_Extrait à lire_
....................
La crédibilité de notre dissuasion repose en outre sur l'existence d'une chaîne de commandement claire, robuste et éprouvée, en ligne directe avec le président de la République.
En tant que commandant des FAS j'ai la responsabilité de mettre en condition les moyens dont je dispose et de suivre l'exécution des missions. La spécificité nucléaire de la mission de dissuasion conduit les FAS à se conformer dans l'exécution à des exigences exceptionnelles en termes de rigueur et au principe de stricte séparation entre mise en oeuvre et contrôle, avec notamment l'existence d'une force de gendarmerie spécialisée dans les armements nucléaires. Cette séparation va jusque dans la planification des opérations, le chef d'état-major des armées envoyant des officiers vérifier que celle-ci se fait sur les objectifs qui ont été déterminés.
Ce degré d'exigence est au coeur de la culture des FAS, une culture dont il faut bien mesurer combien elle est indissociable de notre mission et à laquelle il faut se tenir. À cet égard, je souhaiterais faire référence à l'exemple américain. En 1992, par souci d'économies, les États-Unis décident de dissoudre le Strategic Air Command, c'est-à-dire le commandant aérien dédié à la composante nucléaire. Les 450 Minuteman III passent alors sous le contrôle du Space Commmand, tandis que les appareils B52 et B2 partent à l'Air Command, le commandement organique. Deux incidents majeurs se produisent alors : un B52 armé de six têtes nucléaires passe 24 heures sur une base alors qu'on le pensait équipé de simples têtes d'exercice ; des pièces détachées de Minuteman III se retrouvent à Taïwan suite à une erreur d'adressage. Ces graves incidents impliquant des armes nucléaires, qui ont échappé à tout contrôle gouvernemental pendant 36 heures, ont conduit une commission d'enquête à recommander la création d'un commandement spécifique, en rappelant que la culture nucléaire ne se dilue pas et que la dissolution du Strategic Air Command en 1992 avait été une erreur. En 2009, un commandement dédié à la composante nucléaire aéroportée est recréé et depuis cette date, les FAS ont des contacts réguliers – deux fois par an – avec l'Air Force Global Strike Command dont la première action a été de venir nous voir afin que nous leur expliquions la manière dont fonctionnent notre système de contrôle gouvernemental, de sécurité nucléaire, et notre gendarmerie spécialisée.
Pour finir, je voudrais rappeler que, tout en respectant le contrat de posture nucléaire et les exigences associées, les moyens de la composante aéroportée de la dissuasion contribuent significativement au contrat des missions conventionnelles de l'armée de l'air depuis de nombreuses années. Dès 1974 les Mirage IVP sont engagés au Tchad pour y mener des missions de reconnaissance stratégiques ; les Mirage 2000 N effectuent le premier tir réel de l'OTAN en Bosnie en 1994. Demain, les Rafale des FAS partent remplacer les trois Rafale stationnés à N'Djamena. Les avions des FAS ont réalisé environ le quart des tirs effectués par des avions français lors des opérations Harmattan et Serval. Ils étaient également en alerte dans l'hypothèse où une opération aurait été menée en Syrie. Sur le territoire national, les Rafale des FAS contribuent aussi à la posture permanente de sûreté. Les C 135 ravitaillent quant à eux l'ensemble des avions de combat français et étrangers engagés en opérations depuis des décennies. Ils sont aussi aptes à effectuer des transports logistiques, des évacuations sanitaires lourdes, avec le kit Morphée notamment, ainsi que des missions de service public. Ils ont ainsi été mobilisés lors de l'embuscade d'Uzbin afin de prendre en charge les soldats de l'armée de terre. À cet égard, le chef d'état-major de l'armée de terre, le général Ract-Madoux, a souligné la force de ce dispositif auprès de ses hommes et son effet sur leur moral puisque ceux-ci savent qu'en douze ou quinze heures ils pourront, le cas échéant, être rapatriés dans un hôpital en métropole afin d'y être soignés.
....................
_Exercices à réaliser_
**1.** Reproduisez fidèlement le passage de l'extrait sur la dissuasion nucléaire qui commence à "En tant que" et s'achève à "ont été déterminés.".
**2.** Résumez en deux phrases l'extrait sur la dissuasion nucléaire.
**3.** Prolongez l'extrait sur la dissuasion nucléaire au-delà de sa dernière phrase.

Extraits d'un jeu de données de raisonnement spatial
....................
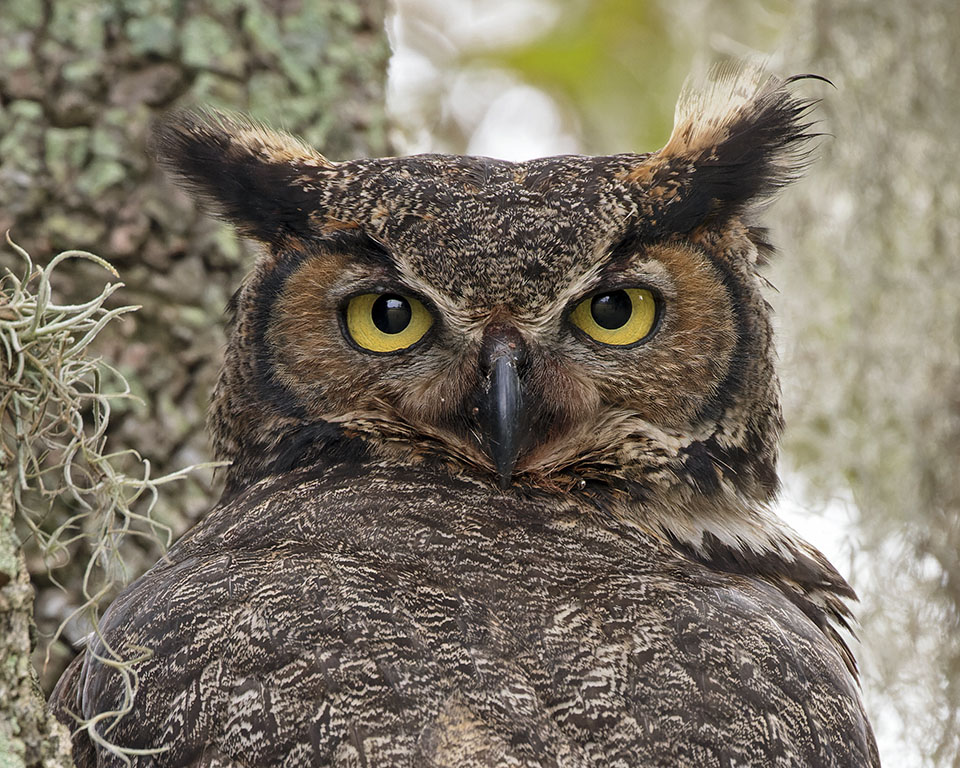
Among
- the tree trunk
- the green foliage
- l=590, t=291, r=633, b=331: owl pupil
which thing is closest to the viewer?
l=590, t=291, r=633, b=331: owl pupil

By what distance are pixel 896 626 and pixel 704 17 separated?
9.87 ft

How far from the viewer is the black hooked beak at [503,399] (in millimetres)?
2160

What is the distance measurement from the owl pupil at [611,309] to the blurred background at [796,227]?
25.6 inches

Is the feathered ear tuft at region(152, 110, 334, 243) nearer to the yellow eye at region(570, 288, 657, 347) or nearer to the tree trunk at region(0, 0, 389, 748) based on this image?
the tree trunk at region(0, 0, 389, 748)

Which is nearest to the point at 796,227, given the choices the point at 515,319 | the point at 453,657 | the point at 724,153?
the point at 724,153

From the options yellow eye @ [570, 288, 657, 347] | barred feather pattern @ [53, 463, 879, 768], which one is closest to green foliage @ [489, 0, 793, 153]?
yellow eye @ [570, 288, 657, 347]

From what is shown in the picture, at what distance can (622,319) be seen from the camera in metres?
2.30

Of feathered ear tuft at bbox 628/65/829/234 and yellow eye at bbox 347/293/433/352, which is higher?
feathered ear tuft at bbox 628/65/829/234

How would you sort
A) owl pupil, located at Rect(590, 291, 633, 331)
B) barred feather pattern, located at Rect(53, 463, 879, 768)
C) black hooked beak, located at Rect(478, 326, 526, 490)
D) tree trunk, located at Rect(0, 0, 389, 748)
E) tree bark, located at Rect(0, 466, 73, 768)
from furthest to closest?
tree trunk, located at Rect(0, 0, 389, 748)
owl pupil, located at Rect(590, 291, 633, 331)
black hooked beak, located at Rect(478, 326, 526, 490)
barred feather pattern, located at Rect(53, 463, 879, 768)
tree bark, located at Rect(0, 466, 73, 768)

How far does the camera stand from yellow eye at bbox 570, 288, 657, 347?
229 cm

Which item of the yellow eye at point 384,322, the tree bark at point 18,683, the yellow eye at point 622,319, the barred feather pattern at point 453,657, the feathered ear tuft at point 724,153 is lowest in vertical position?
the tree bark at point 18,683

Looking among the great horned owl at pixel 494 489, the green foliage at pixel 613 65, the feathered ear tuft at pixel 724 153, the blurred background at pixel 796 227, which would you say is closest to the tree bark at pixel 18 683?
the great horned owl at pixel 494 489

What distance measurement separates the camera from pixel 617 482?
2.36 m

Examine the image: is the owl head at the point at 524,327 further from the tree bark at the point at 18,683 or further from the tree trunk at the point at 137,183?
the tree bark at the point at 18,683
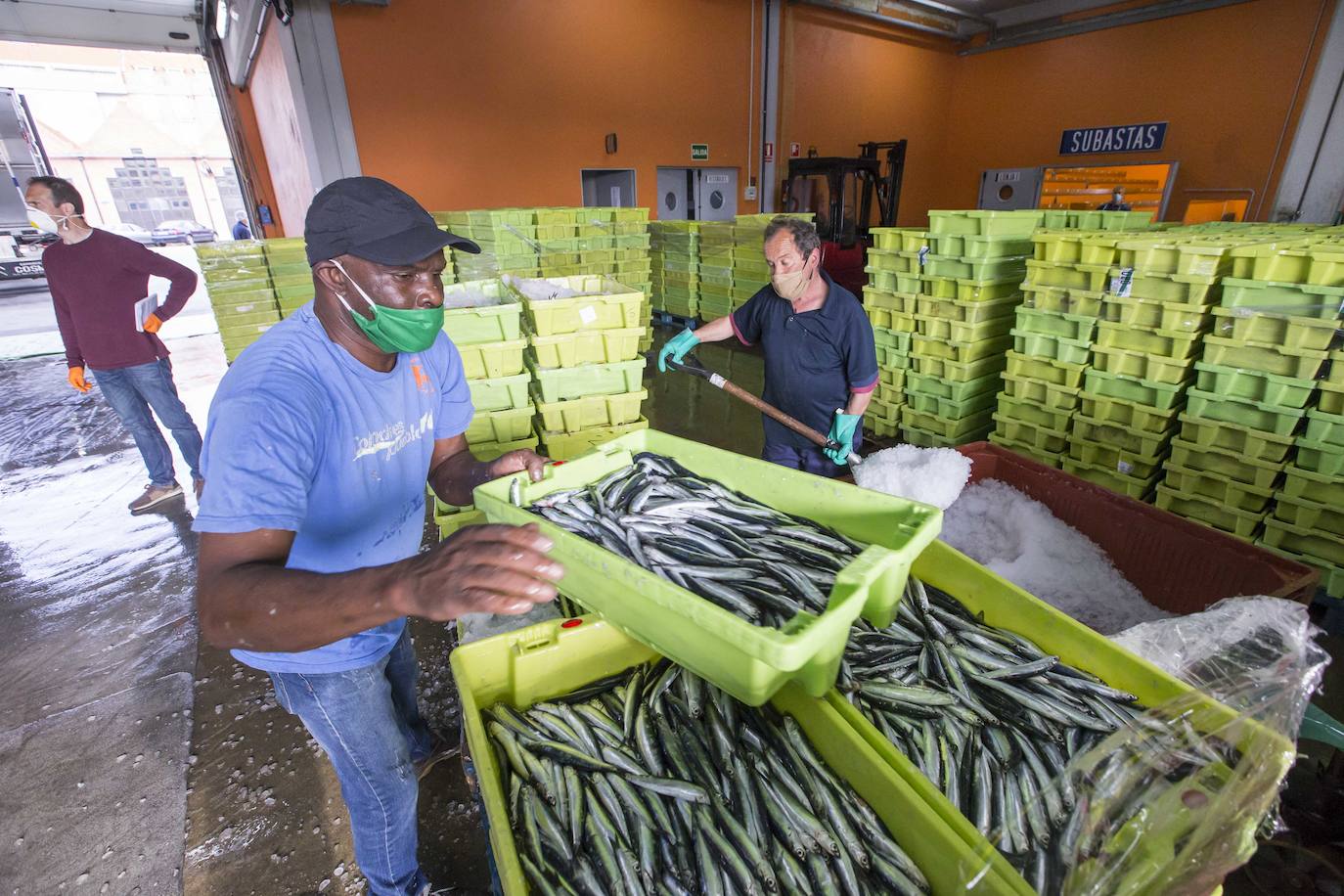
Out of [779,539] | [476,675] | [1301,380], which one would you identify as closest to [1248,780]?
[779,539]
....................
_Réponses attendues_
**1.**
En tant que commandant des FAS j'ai la responsabilité de mettre en condition les moyens dont je dispose et de suivre l'exécution des missions. La spécificité nucléaire de la mission de dissuasion conduit les FAS à se conformer dans l'exécution à des exigences exceptionnelles en termes de rigueur et au principe de stricte séparation entre mise en oeuvre et contrôle, avec notamment l'existence d'une force de gendarmerie spécialisée dans les armements nucléaires. Cette séparation va jusque dans la planification des opérations, le chef d'état-major des armées envoyant des officiers vérifier que celle-ci se fait sur les objectifs qui ont été déterminés.

**2.** La crédibilité de la dissuasion repose sur une chaîne de commandement claire, en ligne directe avec le président de la République, et la mission nucléaire impose aux FAS une rigueur exceptionnelle ainsi qu'une stricte séparation entre mise en œuvre et contrôle, dont l'exemple américain illustre l'importance : la dissolution du Strategic Air Command en 1992 a été suivie d'incidents graves, puis de la recréation d'un commandement dédié en 2009. Les moyens aériens de la dissuasion contribuent en outre depuis de nombreuses années aux missions conventionnelles de l'armée de l'air, par des tirs en opérations, par la posture permanente de sûreté ainsi que par le ravitaillement et les évacuations sanitaires qu'assurent les C 135.

**3.**
Je souligne enfin que, sur les deux dernières LPM, deux réductions successives ont conduit à une diminution de près de 60 % du format de l'aviation de combat. Nous avons atteint un niveau qui nous oblige à intégrer les moyens des FAS dans les contrats de défense aérienne et d'opérations extérieures pour pouvoir réaliser les missions définies par le Livre blanc de 2013. Cette participation aux opérations conventionnelles de nos forces nucléaires illustre un autre point que va maintenant développer le général Mercier : depuis 50 ans notre mission nucléaire a toujours « tiré vers le haut » l'ensemble de l'armée de l'air, et bien plus encore.
Même si telle n'est pas sa vocation première – qui est la défense des intérêts vitaux de la Nation –, la mission nucléaire « tire vers le haut » l'armée de l'air mais aussi les technologies de notre pays. Cette mission possède des degrés d'exigence très forts en termes de permanence, de réactivité et de préparation opérationnelle. Une exigence qui s'est étendue à l'ensemble de nos moyens aériens.
Cette mission a permis à l'armée de l'air de développer de nombreuses compétences qui ont véritablement irrigué l'ensemble de ses capacités. Elle a été la première à utiliser le ravitaillement en vol qui est aujourd'hui une de nos capacités indispensable à toutes nos missions d'intervention. Elle nous a permis de développer des capacités de planification et de conduite des opérations aériennes à partir du territoire national dans des environnements denses et hostiles comme les opérations en Libye et au Mali l'ont montré. En effet, les équipages et les moyens des FAS disposent d'un niveau d'entraînement directement traduisible dans des missions conventionnelles de très haute intensité. Ainsi, c'est l'escadron Rafale des FAS qui avait été choisi a priori dans l'hypothèse où une opération aurait été conduite en Syrie.
L'autonomie d'emploi requise pour la mission de dissuasion a également conduit à la définition de moyens comme les systèmes de contre-mesures électroniques, les moyens de navigation de bord, de pénétration en suivi de terrain automatique qui sont désormais utilisés sur nos avions de combat conventionnels. De ce fait l'armée de l'air française est sans doute la plus crédible en Europe à l'heure actuelle.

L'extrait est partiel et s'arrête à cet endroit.